## DATA LINES
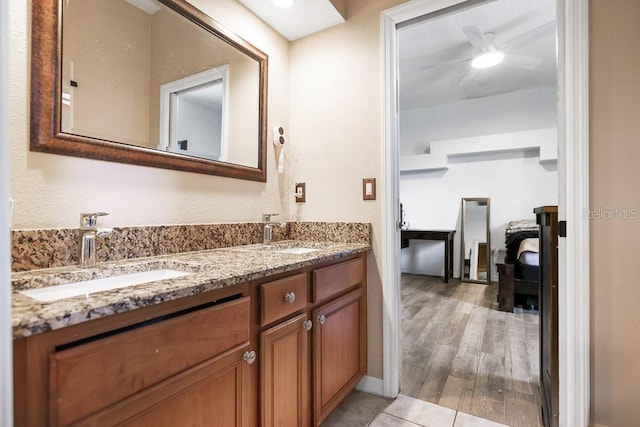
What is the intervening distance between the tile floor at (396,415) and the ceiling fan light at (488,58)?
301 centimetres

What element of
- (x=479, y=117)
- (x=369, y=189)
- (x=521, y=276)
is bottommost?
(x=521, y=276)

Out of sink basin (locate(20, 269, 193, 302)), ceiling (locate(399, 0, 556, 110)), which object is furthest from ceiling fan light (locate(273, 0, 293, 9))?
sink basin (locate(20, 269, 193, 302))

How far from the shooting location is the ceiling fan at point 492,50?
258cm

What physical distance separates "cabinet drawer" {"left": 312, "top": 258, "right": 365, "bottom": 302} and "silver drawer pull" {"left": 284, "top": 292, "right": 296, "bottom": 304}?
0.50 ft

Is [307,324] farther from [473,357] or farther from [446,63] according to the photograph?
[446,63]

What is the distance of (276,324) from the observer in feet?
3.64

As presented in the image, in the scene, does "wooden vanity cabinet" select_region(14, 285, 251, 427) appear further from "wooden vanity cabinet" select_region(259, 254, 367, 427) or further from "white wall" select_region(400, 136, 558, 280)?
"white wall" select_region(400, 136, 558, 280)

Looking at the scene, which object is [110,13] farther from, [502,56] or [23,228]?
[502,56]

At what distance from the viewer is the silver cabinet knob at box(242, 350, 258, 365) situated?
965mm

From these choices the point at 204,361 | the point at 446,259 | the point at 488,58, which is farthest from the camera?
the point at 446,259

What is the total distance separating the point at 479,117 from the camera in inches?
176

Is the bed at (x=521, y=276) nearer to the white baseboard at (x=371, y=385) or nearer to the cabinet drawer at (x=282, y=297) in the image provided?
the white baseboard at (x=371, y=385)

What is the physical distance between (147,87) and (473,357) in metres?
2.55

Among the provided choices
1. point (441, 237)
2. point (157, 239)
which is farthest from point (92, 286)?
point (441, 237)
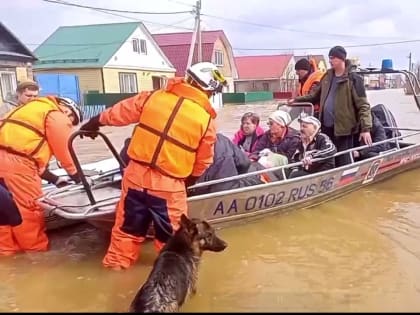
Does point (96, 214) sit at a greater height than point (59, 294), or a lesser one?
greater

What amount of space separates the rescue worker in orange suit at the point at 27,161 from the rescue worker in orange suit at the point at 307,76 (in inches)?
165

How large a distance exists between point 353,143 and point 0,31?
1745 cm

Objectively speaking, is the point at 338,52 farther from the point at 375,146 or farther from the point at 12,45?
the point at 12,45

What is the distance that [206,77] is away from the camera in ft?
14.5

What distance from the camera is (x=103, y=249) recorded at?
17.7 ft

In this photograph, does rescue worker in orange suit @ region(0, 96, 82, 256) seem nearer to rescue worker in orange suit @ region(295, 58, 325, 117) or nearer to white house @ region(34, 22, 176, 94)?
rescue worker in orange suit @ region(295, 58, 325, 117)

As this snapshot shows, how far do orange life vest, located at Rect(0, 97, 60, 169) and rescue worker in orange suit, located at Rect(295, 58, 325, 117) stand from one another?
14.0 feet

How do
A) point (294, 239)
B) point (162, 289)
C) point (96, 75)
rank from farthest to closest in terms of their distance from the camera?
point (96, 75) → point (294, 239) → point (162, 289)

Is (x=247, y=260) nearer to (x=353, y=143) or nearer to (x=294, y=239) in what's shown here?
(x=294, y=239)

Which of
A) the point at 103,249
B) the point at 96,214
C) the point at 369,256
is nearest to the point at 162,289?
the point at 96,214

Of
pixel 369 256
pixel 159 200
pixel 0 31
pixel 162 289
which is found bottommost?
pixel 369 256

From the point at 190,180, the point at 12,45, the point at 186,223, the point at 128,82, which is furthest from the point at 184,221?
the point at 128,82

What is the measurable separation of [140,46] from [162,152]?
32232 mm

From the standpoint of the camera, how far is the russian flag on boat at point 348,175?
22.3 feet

...

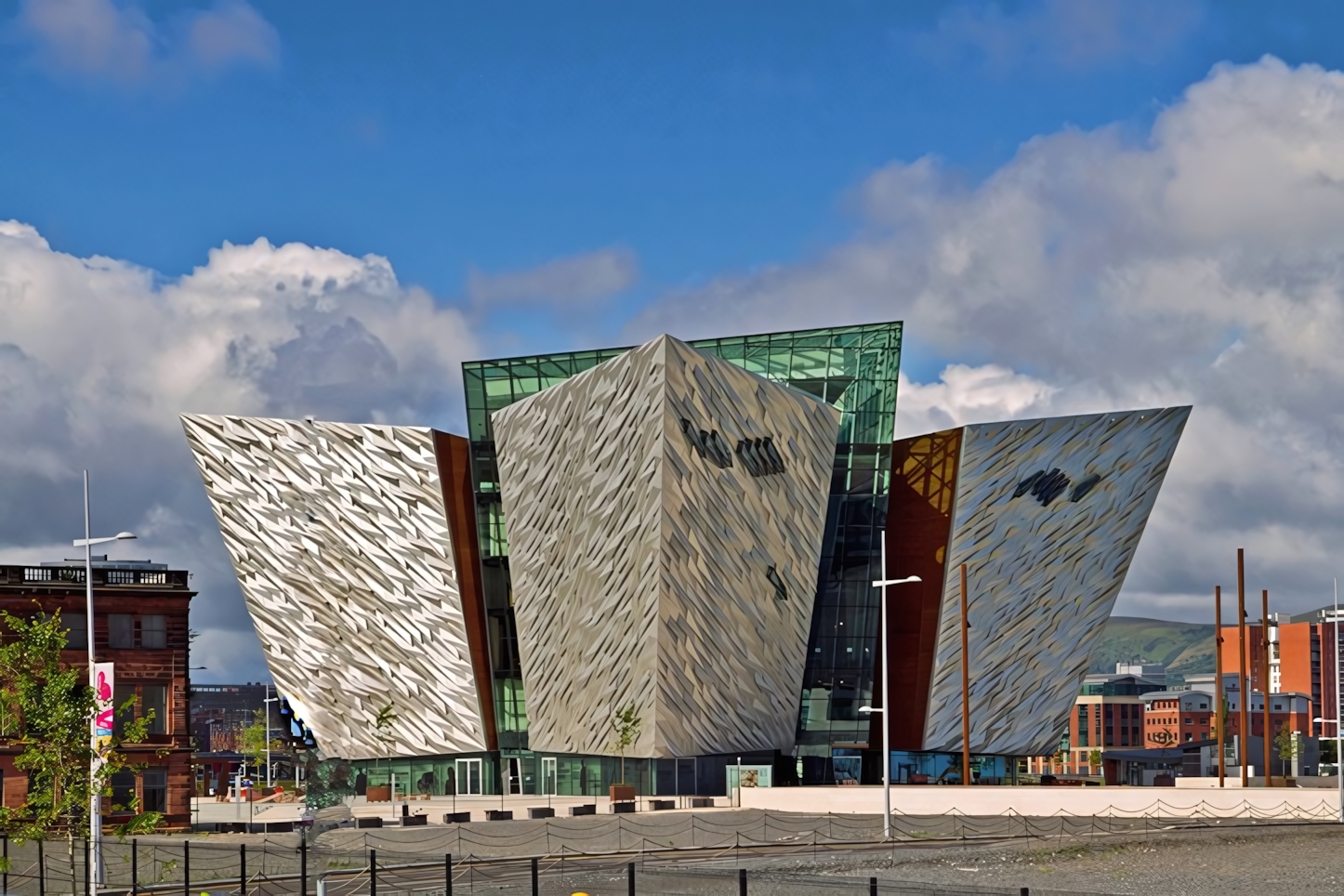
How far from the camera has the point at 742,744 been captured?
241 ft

## GOAL OF THE EXERCISE
Report every line in the entries above that contains the string "physical". Case counts, so match it exactly.

## RESPONSE BELOW
What physical distance separates "cabinet drawer" {"left": 312, "top": 258, "right": 365, "bottom": 302} and "silver drawer pull" {"left": 284, "top": 292, "right": 296, "bottom": 304}?
What is the physical distance between (147,87) and (473,357) in metres?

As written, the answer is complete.